_Request:_ Arrange the material as a two-column CSV headed input,output, starting at the line that has "What is the physical" and stopping after the line that has "215 centimetres". Use one row per input and its paired output, quote every field, and replace line breaks with spaces.

Data lines:
____________________
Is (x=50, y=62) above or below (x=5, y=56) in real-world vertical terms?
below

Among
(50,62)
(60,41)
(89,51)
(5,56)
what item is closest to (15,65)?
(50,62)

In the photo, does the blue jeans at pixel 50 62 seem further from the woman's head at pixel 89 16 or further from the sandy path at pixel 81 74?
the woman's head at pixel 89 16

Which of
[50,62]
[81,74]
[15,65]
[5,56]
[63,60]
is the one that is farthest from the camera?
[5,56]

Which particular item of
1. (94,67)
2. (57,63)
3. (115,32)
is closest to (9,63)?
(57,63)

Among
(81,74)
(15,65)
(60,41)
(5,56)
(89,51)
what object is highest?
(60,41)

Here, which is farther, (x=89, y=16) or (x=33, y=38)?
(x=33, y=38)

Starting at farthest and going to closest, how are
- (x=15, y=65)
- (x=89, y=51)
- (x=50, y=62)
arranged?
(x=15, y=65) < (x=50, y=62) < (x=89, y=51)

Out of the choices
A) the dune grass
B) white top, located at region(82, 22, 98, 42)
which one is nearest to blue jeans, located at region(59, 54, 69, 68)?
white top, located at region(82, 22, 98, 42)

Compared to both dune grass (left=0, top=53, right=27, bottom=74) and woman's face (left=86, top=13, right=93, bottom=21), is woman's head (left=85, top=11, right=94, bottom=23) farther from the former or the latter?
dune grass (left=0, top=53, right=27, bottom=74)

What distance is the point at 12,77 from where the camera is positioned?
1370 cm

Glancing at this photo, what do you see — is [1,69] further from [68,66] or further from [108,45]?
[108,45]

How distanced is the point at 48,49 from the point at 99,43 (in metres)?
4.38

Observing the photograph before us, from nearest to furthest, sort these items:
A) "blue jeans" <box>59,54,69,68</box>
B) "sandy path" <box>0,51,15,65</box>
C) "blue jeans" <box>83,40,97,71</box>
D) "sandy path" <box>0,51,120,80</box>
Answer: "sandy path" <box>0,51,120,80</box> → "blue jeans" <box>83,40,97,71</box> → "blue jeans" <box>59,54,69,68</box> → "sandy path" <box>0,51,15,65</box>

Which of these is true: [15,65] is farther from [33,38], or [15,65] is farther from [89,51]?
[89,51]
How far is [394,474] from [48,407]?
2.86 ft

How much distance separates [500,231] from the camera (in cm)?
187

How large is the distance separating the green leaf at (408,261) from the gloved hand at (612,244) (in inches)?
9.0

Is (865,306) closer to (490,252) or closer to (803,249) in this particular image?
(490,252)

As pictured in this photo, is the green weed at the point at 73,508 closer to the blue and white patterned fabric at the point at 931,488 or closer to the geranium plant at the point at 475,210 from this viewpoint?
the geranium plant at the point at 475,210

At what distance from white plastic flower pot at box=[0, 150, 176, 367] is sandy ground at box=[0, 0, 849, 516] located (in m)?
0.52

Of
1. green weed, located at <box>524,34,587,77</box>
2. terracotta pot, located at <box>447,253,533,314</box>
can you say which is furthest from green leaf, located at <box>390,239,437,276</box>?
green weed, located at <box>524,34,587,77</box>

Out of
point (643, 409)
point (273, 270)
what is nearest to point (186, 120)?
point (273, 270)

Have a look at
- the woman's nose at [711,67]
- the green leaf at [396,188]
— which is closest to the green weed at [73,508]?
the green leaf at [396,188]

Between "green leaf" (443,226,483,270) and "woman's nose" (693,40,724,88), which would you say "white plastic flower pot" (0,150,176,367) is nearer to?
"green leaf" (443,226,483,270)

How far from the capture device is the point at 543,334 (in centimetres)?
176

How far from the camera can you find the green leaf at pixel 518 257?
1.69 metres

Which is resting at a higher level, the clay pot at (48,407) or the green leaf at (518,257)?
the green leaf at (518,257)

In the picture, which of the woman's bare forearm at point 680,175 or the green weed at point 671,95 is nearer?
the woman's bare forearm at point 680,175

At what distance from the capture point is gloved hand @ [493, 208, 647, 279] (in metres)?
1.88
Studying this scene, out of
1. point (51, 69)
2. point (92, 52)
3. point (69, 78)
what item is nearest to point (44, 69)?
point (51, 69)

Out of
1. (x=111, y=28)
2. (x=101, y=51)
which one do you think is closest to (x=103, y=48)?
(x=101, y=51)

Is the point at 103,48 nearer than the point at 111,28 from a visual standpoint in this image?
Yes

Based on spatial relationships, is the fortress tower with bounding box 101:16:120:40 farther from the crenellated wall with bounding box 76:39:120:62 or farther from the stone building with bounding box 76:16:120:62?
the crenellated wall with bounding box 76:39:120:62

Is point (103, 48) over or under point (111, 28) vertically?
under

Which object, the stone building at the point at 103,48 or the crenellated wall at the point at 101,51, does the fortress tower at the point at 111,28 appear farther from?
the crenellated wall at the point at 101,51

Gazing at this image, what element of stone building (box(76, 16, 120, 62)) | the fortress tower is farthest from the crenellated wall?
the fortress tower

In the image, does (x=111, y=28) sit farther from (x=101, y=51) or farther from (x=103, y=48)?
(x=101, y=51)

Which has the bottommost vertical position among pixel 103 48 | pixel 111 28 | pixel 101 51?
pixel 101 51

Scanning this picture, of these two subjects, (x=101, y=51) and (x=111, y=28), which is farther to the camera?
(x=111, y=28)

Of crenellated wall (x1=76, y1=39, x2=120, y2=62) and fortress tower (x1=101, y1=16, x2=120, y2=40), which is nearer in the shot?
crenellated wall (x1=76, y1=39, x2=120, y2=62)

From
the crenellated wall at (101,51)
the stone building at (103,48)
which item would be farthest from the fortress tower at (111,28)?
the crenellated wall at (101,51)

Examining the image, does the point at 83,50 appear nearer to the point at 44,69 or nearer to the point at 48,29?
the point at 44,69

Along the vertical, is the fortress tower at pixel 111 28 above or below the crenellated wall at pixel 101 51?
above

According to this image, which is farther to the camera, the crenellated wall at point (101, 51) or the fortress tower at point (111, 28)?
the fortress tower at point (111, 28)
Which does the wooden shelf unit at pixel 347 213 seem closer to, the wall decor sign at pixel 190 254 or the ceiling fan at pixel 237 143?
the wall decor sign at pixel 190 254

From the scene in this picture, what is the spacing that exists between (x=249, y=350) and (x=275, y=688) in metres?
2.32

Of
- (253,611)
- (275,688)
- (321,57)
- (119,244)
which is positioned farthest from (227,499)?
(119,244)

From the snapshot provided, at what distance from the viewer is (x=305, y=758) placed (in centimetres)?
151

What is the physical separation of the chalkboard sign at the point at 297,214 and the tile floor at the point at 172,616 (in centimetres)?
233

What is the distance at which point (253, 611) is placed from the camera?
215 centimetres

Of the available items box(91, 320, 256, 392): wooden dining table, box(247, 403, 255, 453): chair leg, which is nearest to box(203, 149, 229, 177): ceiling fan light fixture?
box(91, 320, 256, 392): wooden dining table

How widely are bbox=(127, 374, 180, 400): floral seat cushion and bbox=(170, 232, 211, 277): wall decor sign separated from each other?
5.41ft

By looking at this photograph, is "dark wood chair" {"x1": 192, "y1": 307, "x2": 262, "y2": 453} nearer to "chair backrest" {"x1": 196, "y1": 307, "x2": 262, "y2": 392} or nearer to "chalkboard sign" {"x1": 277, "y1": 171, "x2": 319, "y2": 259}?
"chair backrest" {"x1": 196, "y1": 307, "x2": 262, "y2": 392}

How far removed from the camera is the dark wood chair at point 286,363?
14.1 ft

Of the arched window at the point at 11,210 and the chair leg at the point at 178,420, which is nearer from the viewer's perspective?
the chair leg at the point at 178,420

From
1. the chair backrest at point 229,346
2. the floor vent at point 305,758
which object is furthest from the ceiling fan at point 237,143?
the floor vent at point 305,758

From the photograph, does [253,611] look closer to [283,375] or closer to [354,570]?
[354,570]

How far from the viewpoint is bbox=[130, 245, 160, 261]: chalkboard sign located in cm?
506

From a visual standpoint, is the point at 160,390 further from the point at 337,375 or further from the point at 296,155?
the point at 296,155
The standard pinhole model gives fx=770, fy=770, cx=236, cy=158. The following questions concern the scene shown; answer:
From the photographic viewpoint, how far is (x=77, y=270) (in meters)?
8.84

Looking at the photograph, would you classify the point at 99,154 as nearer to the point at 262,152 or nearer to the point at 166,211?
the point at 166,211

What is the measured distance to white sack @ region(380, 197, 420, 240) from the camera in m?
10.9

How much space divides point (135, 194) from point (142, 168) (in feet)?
____________________
_Answer below:_
input,output
"What is the physical separation of the chalkboard sign at the point at 297,214 and the tile floor at the point at 172,616 (in centimetres)?","233"
"What is the distance at which point (253, 611) is placed from the camera?","215 centimetres"